§ **Given task 1**
Find every line in the records below that contains the word "umbrellas", and copy each of those lines. Case counts.

*** Text section ***

RE: Could U+E0001 LANGUAGE TAG become undeprecated please? There is a good reason why I ask

From: wjgo_10009_at_btinternet.com via Unicode <wjgo_10009_at_btinternet.com>
Date: Wed, 12 Feb 2020 16:24:34 +0000 (GMT)

Hi

At the time, I thought that my post yesterday concluded the thread.
However, later something occurred to me as a result of something in the
post by Sławomir Osipiuk.

The gentleman wrote as follows:

> Sending multiples of the same message in different languages is really
> only applicable to broadcast/multicast scenarios, where you have a
> transmission going out live to multiple recipients who have different
> language demands. I can't immediately think of any examples where this
> is done with plain-text only, though I'd be glad to learn about them,
> if they exist.
Whilst I do not know of anything of where this is presently done, I
realized that this would be a practical proposition for some of the
things in the Internet of things.
I am reminded of the teletext system (with brand names such as Ceefax
and Oracle) in the United KIngdom, which was a broadcasting technology
introduced in the 1970s and which became very much a part of British
culture during the 1980s and 1990s. A digital signal of a special
purpose 7-bit character set was broadcast in the vertical blanking
interval of a 625 line analogue television signal. Basically in some
lines normally used for the colour picture but some lines were not used
during the time allowed for the scan go back to the top of the picture
once it reached the lower edge of the picture. So this digital
information service got a free ride in the picture signal going out to
receivers all over the country. The information was organised into pages
and an end user could go to "text" and then wait for a selected page to
come round again in the continuous cyclic broadcasting of pages. Pages
could be arranged by the broadcaster so that, say, the news headlines
page came around maybe four times in each, say, 20 second cycle and some
pages only once. It was very effective as the special purpose 7-bit
character set, while being basically ASCII, had control characters that
were stateful and displayed each as a space yet some of them switched
the colour of the following text until a new control character for a
colour were received, if it indeed one were received; or until the end
of the 40 character line of the display. Each line started with white
text, though if the first character of the line switched to a colour,
the end user would not see any white text. The control codes set also
included switching to chunky graphics mode. There was also a facility to
use the system for subtitles to the television programme, optional
subtitles so that end users could have them on if desired yet other
users were not thereby forced to have subtitles. It was good, as various
participants in a discussion - whether news or drama - could each have a
colour for their speaking, such as green, yellow, cyan, white. No return
link was needed to send information from the end user to the central
broadcasting computer.

***

§ **Given task 2**
Please continue the email about teletext above from the point where it stops.

*** Data for this exercise ***

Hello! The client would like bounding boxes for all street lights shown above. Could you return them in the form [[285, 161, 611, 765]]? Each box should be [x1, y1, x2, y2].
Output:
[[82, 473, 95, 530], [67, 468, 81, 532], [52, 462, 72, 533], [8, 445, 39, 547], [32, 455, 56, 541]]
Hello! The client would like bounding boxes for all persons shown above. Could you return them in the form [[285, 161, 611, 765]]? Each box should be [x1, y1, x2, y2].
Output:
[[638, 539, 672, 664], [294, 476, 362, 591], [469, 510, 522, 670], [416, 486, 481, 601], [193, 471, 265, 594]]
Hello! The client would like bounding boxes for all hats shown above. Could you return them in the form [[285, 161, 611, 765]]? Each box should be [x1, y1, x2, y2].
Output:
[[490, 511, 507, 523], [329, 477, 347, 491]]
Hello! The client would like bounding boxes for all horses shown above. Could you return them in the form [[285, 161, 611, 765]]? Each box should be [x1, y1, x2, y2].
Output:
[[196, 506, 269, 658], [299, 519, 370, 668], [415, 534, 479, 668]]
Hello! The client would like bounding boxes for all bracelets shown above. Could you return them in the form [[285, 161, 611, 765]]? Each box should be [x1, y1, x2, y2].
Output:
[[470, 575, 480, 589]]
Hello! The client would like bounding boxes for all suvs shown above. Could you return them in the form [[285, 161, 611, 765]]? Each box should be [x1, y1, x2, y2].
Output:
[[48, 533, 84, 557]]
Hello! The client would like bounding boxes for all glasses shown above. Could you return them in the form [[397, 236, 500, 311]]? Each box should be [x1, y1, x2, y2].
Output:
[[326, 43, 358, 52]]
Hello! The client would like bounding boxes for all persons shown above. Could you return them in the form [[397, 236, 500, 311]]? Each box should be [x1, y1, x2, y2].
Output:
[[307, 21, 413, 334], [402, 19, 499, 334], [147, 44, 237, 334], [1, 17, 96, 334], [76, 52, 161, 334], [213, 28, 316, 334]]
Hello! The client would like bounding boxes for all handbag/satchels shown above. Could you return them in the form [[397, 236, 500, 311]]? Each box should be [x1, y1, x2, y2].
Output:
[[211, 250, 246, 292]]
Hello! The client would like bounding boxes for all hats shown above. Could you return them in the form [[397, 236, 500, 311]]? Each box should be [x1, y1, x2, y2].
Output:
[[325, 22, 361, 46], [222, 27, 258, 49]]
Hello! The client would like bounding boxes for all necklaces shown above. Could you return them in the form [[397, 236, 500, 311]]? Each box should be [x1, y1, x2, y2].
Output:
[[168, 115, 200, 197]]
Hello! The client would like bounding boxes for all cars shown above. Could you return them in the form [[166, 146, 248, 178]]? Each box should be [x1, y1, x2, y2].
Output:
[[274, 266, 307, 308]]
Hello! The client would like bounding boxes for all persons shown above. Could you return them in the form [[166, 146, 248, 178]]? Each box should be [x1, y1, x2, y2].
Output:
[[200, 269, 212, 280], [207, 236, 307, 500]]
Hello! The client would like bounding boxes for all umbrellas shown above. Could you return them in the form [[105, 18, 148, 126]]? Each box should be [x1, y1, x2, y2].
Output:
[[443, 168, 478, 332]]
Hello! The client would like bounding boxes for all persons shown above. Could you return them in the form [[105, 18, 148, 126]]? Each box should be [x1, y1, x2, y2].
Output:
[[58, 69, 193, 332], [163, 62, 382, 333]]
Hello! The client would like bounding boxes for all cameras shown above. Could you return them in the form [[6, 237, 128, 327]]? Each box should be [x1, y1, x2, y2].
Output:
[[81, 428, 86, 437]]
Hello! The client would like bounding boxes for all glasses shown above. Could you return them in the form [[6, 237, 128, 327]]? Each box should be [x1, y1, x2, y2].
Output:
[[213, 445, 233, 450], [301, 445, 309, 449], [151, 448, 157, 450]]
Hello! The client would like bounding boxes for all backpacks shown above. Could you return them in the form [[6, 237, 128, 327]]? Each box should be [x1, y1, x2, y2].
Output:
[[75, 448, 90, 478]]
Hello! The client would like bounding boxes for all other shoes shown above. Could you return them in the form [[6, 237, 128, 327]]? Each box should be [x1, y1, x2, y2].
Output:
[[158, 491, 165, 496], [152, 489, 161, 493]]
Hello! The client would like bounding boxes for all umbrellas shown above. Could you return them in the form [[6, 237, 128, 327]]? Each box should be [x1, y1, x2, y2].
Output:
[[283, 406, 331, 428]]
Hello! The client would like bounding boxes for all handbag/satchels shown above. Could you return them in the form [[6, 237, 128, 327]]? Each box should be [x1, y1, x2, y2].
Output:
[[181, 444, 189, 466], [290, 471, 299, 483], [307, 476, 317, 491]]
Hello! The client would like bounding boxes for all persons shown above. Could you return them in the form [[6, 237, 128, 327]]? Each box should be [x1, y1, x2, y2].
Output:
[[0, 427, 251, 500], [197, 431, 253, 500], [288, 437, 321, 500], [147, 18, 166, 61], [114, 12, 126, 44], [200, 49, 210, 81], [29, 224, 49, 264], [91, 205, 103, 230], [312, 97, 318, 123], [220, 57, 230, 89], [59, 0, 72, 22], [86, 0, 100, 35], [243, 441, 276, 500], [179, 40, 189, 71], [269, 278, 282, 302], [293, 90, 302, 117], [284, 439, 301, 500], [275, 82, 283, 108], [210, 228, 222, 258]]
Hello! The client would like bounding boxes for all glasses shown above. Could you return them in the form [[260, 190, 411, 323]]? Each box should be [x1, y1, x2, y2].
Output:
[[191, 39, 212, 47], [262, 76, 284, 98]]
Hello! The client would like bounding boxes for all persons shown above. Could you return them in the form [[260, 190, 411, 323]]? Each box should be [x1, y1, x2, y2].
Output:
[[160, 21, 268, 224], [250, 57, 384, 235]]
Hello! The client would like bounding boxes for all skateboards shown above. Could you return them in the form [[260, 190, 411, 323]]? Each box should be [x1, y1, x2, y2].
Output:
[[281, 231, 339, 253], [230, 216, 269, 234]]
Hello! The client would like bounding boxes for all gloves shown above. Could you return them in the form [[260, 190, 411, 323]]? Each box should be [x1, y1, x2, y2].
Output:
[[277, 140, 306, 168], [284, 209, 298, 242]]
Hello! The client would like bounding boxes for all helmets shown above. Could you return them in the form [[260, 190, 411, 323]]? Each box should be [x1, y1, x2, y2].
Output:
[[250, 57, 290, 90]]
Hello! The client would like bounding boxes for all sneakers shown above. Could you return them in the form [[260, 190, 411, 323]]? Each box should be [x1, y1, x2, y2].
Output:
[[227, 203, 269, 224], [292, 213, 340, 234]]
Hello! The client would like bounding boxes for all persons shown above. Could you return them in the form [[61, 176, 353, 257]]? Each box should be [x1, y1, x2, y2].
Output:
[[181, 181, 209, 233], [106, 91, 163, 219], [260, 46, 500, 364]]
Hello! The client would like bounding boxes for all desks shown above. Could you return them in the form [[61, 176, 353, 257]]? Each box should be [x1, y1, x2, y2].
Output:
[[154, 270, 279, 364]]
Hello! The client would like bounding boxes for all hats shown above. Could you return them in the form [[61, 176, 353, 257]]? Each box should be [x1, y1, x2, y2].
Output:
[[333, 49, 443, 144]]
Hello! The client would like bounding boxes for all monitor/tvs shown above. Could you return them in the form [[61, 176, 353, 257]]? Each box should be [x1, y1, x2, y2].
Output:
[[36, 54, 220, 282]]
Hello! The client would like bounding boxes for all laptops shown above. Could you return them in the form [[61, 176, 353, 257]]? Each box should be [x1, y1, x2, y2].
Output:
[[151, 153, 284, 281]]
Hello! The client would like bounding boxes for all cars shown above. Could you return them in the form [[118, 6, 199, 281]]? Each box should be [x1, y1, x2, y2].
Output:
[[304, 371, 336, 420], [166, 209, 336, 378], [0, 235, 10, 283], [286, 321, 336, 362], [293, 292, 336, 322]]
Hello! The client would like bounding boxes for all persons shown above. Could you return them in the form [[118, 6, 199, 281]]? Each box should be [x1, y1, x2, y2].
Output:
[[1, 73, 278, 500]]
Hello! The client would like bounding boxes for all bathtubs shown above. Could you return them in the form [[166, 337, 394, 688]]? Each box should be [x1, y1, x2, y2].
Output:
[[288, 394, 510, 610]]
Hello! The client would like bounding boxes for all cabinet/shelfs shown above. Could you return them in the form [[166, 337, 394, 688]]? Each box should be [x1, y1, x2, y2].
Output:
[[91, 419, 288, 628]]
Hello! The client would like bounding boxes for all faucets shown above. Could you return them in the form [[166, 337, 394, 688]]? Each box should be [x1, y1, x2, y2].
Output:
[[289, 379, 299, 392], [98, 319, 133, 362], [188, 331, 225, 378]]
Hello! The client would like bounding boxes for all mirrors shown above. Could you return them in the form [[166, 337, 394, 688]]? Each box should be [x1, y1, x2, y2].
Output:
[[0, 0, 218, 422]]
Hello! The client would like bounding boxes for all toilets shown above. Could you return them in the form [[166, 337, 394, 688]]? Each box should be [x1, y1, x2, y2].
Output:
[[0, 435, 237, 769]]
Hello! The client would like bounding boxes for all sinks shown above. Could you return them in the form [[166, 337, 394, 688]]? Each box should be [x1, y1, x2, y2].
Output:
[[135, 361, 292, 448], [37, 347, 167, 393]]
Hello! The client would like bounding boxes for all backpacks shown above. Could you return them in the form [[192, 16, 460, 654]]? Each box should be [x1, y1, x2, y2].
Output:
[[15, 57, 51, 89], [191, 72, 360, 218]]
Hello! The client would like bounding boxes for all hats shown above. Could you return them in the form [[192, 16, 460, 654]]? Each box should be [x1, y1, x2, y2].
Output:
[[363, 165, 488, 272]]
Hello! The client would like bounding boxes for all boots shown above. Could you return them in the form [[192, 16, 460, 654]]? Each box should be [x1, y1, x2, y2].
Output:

***

§ **Task response 1**
Hello! The client would like bounding boxes for all umbrellas shown above. Could you return them in the form [[105, 18, 148, 126]]? Each box should be [x1, y1, x2, y2].
Hello! The client would like bounding boxes for all umbrellas shown above. Could you return them in the form [[6, 237, 128, 327]]? Each box should be [x1, y1, x2, y2].

§ **Task response 2**
A system with the same format of display was a viewdata system (brand
name Prestel) but that was very different from teletext and used a
two-way telephone line connection. In a viewdata system, the end user
selected a page from a menu then a message requesting that page was sent
to the central computer and just that page was sent to the end user. A
fee for a page was often charged and the system never really took off.
Teletext thrived because economy of scale brought the cost of
teletext-capable electronics down and it was installed using a set of
for-the-purpose integrated circuits during manufacture of most colour
television sets in that era, and once installed then it was a free
add-on with no ongoing cost apart from the ordinary television licence.
It seems to me that there could be, in the future, a type of thing that
sends out a continuous signal over a wire of, say, a temperature reading
at its location, all formatted in several languages. So, no passwords,
no input from an end user, just a continuous feeding into The Internet
of Things its output, with the numerical value in the messages changed
as the temperature changes. This would allow the digits to be expressed
in the digits used in the particular script of the particular language
used in an individual message.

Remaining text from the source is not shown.